- _Prompt 1_: In the excerpt below on the city's proposed cybersecurity ordinance, rewrite the paragraph beginning "Webb and city IT staff described" as a short bulleted list that keeps its main facts.
- _Prompt 2_: Continue the account below of the committee's review of the municipal cybersecurity ordinance from its last sentence.

- _Excerpt provided_:
BEGIN
City Council committee reviewed Ordinance 25-28, a proposed municipal cybersecurity policy prepared to meet recent state requirements and guidance.
Kyle Webb, chief information officer for Knox County (which provides IT services for the city), told committee the ordinance implements elements of House Bill 96 and the Ohio Revised Code provision he cited (ORC 9.64 as referenced in committee). Webb said the law requires political subdivisions to adopt cybersecurity policies and noted two operational duties the state emphasized: reporting ransomware incidents to the Ohio Department of Public Safety within seven days and making any ransom payment only following legislative approval. "If you're gonna pay a ransom for ransomware ... it has to come to legislation," Webb said, summarizing the statutory requirement discussed in committee.
Webb and city IT staff described the proposed ordinance as a policy framework that meets state standards; they recommended adopting it as a baseline while continuing to develop more detailed operational response plans, contact lists and department-level procedures. Webb said the city already has begun implementing several best practices, including multi-factor authentication and monthly municipal technology board meetings, and that insurance requirements also push for stronger cyber controls.
END
- _Provided data_:
BEGIN
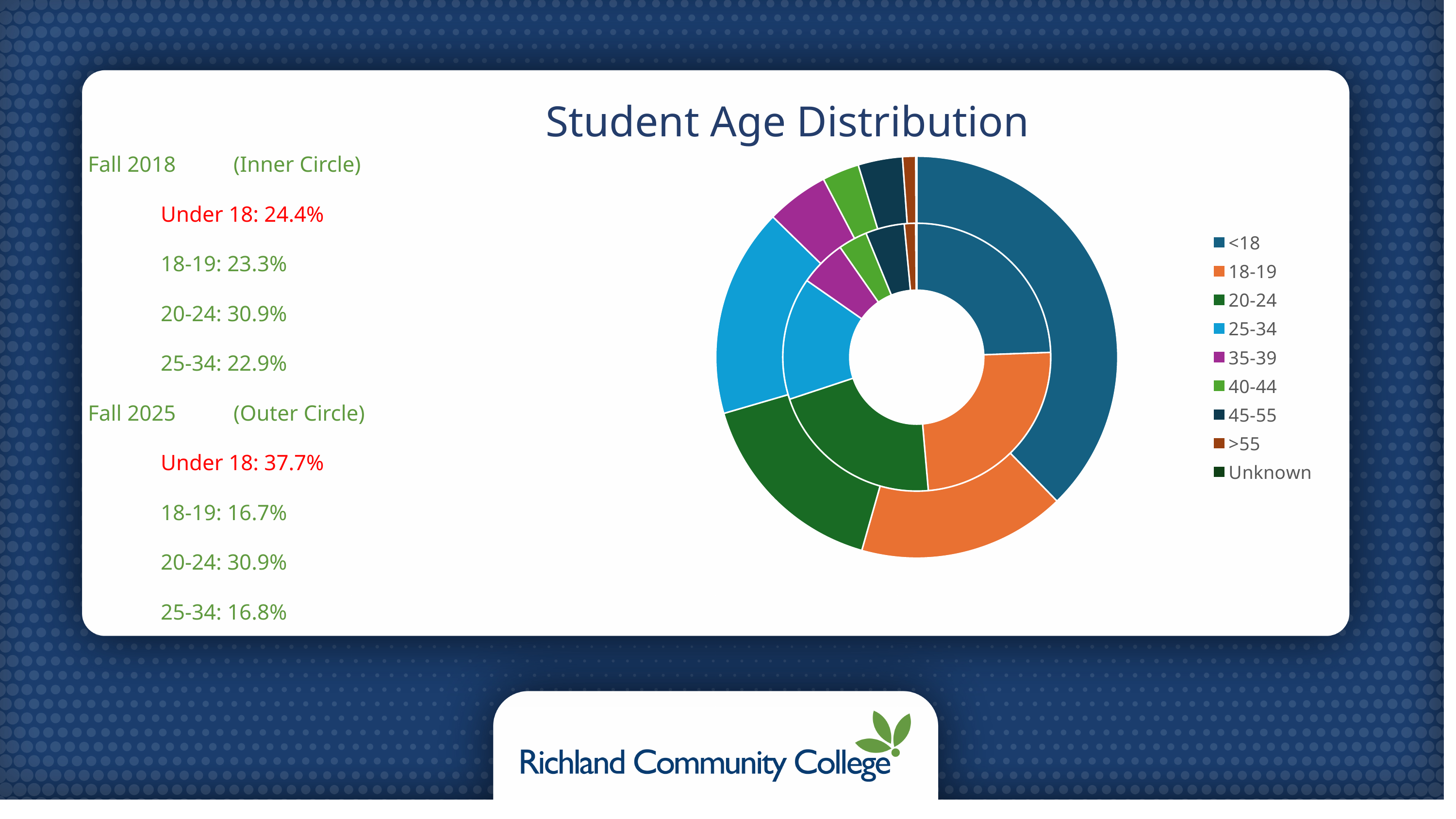
What share of students were aged 25-34 in Fall 2018? 22.9% What kind of chart is shown on the slide? Doughnut chart Which age group has the largest share in the Fall 2025 outer circle? <18 Which ring of the chart represents Fall 2018? Inner circle By how many percentage points did the Under 18 share change from Fall 2018 to Fall 2025? 13.3 percentage points What share of students were aged 18-19 in Fall 2025? 16.7% What share of students were Under 18 in Fall 2018? 24.4% What share of students were Under 18 in Fall 2025? 37.7% What is the title of the chart? Student Age Distribution How many age categories does the legend list? 9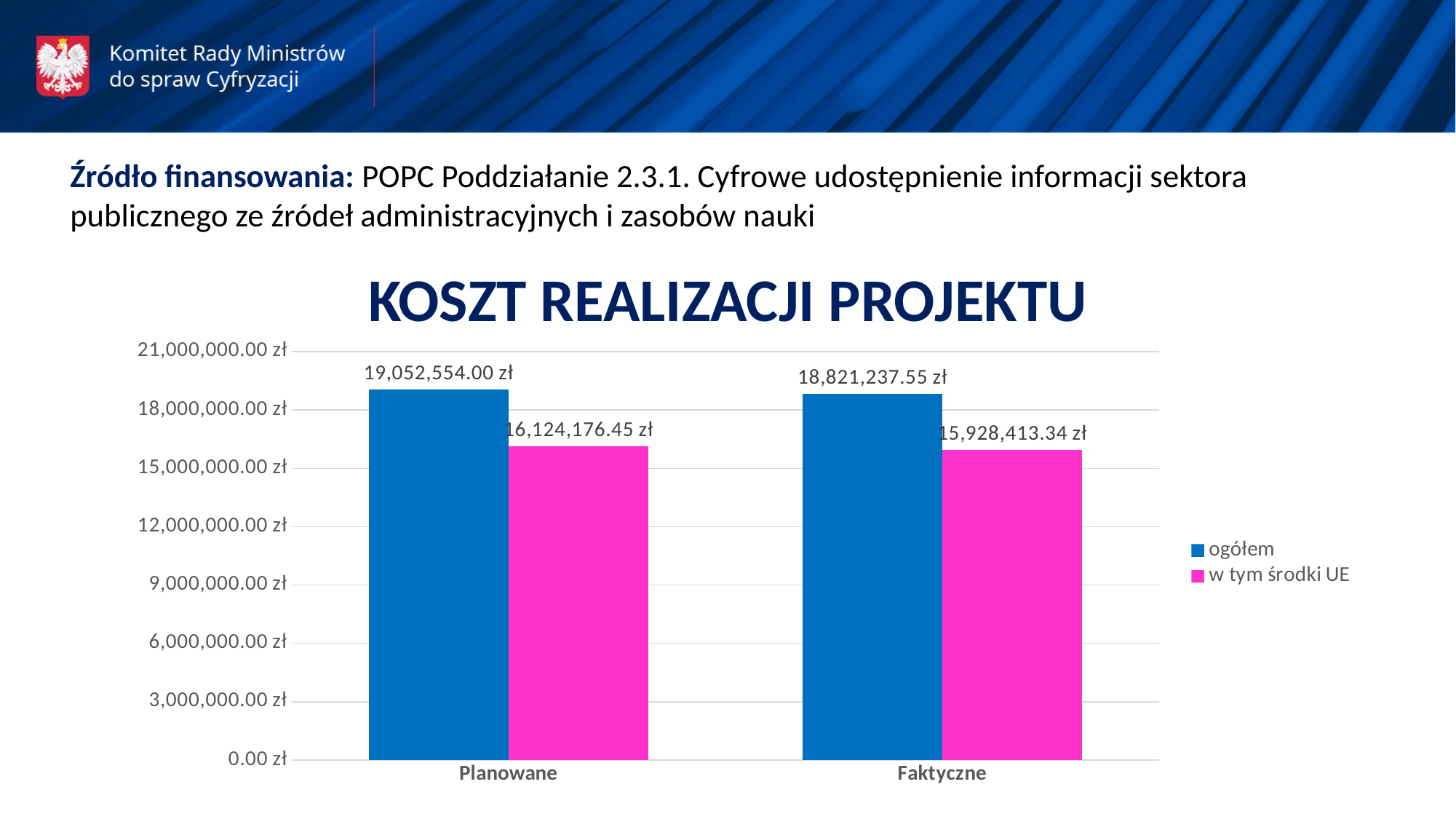
Which series is shown in pink? w tym środki UE How many series does the legend list? 2 What is the value of 'w tym środki UE' for Faktyczne? 15,928,413.34 zł What is the value of 'w tym środki UE' for Planowane? 16,124,176.45 zł What type of chart is shown on the slide? bar chart What is the difference between the 'ogółem' values for Planowane and Faktyczne? 231,316.45 zł What is the difference between 'ogółem' and 'w tym środki UE' for Planowane? 2,928,377.55 zł What is the value of 'ogółem' for Planowane? 19,052,554.00 zł How many categories are shown on the x axis? 2 Which category has the higher 'ogółem' value, Planowane or Faktyczne? Planowane What is the chart's title? KOSZT REALIZACJI PROJEKTU Is the 'w tym środki UE' value for Faktyczne greater or less than 15,000,000.00 zł? greater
END
- _Expected answer 1_:
- Webb and city IT staff presented the proposed ordinance as a policy framework that meets state standards.
- They recommended adopting it as a baseline while more detailed operational response plans, contact lists and department-level procedures are developed.
- According to Webb, the city has already begun implementing several best practices, including multi-factor authentication and monthly municipal technology board meetings.
- Webb said insurance requirements also push for stronger cyber controls.

- _Expected answer 2_:
Council members discussed balancing specificity with flexibility so the city is not bound to rigid procedures that become obsolete; one council member asked about the operational annex (incident-response plan) and Webb said the ordinance intentionally references a separate, more detailed operational plan that can be updated without amending the ordinance. Webb also said the city will change council email accounts to .gov addresses on Oct. 1 and walk members through the sign-in change. Committee indicated it will request an amendment to designate the safety service director (rather than the utilities director) as a lead contact listed in the ordinance's section assigning incident authorities.